Huzhou Prefecture, Zhejiang Province, China, is an old tea growing area, where the Saint of Tea Lu Yu wrote The Book of Tea. In the ranges of green mountains with their clear streams, lakes and rivers, the rich soil here is suitable for growing tea trees. More important, many different forms of ancient tea art, which can be called typical tea ceremonies among the common people, have been preserved intact.

Nowadays, the Huzhou people are particular about the procedures of making tea, which mainly include welcoming the guests, setting teasets on the table, boiling water, pouring boiling water into the teapot, stirring the tea in teacups, serving tea, tasting tea, seeing the guests off, and several other procedures. Before guests come, the hostess gets everything ready, such as fine tea, condiments, fruit, clean teasets, clear water and bamboo sticks. When the guests enter the door, the hostess lets them sit in the seat of honor. The hostess hangs up a special pot for boiling water, which can be treated as the variant of Lu Yu's "tea boiler," and uses thin bamboo splints as firewood. When the water boils, the hostess takes out small bags of tender tea leaves, and pours them into the bowl pinch by pinch. Then she grasps a handful of dry, pickled and cooked green soybeans, grips other condiments on the table with chopsticks, and then puts them into the bowl. At this time she pours the boiling water in the pot into the bowl, filling 70 percent of it, and stirs with chopsticks. Drinking tea in this way is a custom handed down from the Tang Dynasty. In later periods, to keep the fragrance of tea, scholars and the upper class no longer drank tea like this, but the common people carried on as before.

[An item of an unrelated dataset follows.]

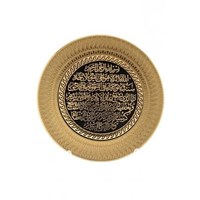 Kaligrafi Dinding Piring 21 AYAT KURSI Gold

At title moment when the flavors of tea and condiments are mingled in the water, a fragrant smell strikes the nose. It is the best time to drink. So, the hostess holds the cups of tea before the guests respectfully and skillfully, saying, ''Please drink tea." Then she takes out nuts and melon seeds, and puts them on the center of the table. After that, the hostess and the guests drink and eat as they talk. The tea made with dried green soybeans is salty. Generally speakings the tea, condiments and green soybeans are eaten together after the boiling water has been added to the tea three times. Then the hostess makes new tea again.

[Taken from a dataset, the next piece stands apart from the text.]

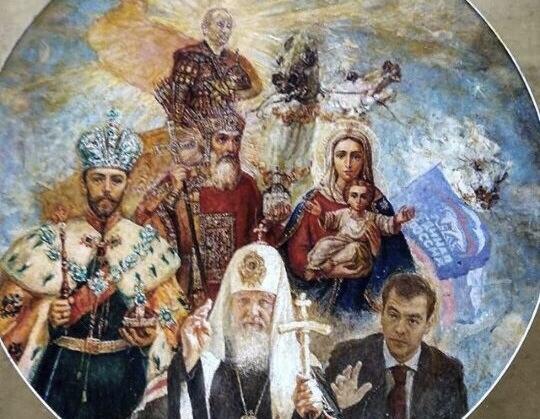 В Тульской детской библиотеке выставили картину с Патриархом Кириллом, Путиным на коне и Медведевым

This kind of tea art is just like a beautiful poem, making you feel freshness of the tea and the friendship between the hostess and the guests during the course of boiling, serving and drinking tea. In Huzhou Prefecture, no respect for guests can be shown without serving tea like this.

The tea tasting party of Huzhou Prefecture further shows the connotations of this tea ceremony. Here married women, old or young, have a special get-together each year to taste tea. Perhaps this is an old custom handed down from the tea parties of Lu Yu and Jiao Ran.

Taking a panoramic view of the tea ceremony of Huzhou Prefecture, we can see that there are many similarities between the tea ceremony of Huzhou Prefecture and that of ancient China:

1. The tea art has certain rules, the first of all the rules is to create the atmosphere of drinking tea through graceful manipulation.

2. The ancient custom of adding condiments to tea is preserved.

3. Unlike the way of drinking tea in north China, in which tea is poured into cups from a big teapot, tea is made in teacups on the spot.

4. the boiling water is poured to the tea, the tea must be stirred vigorously. This is similar to the common tea ceremonies of Yuan and Ming dynasties.

5. The tea ceremony emphasizes more respect for guests rather than the quenching of thirst.

6. The ancient tea party is preserved, with the tea party of Huzhou being a typical tea ceremony of the common people.

7. Unlike ancient hermits, Taoist priests or Buddhist monks, the Chinese love life, like social intercourse and enjoy sharing joys, which is fully expressed by the tea ceremony.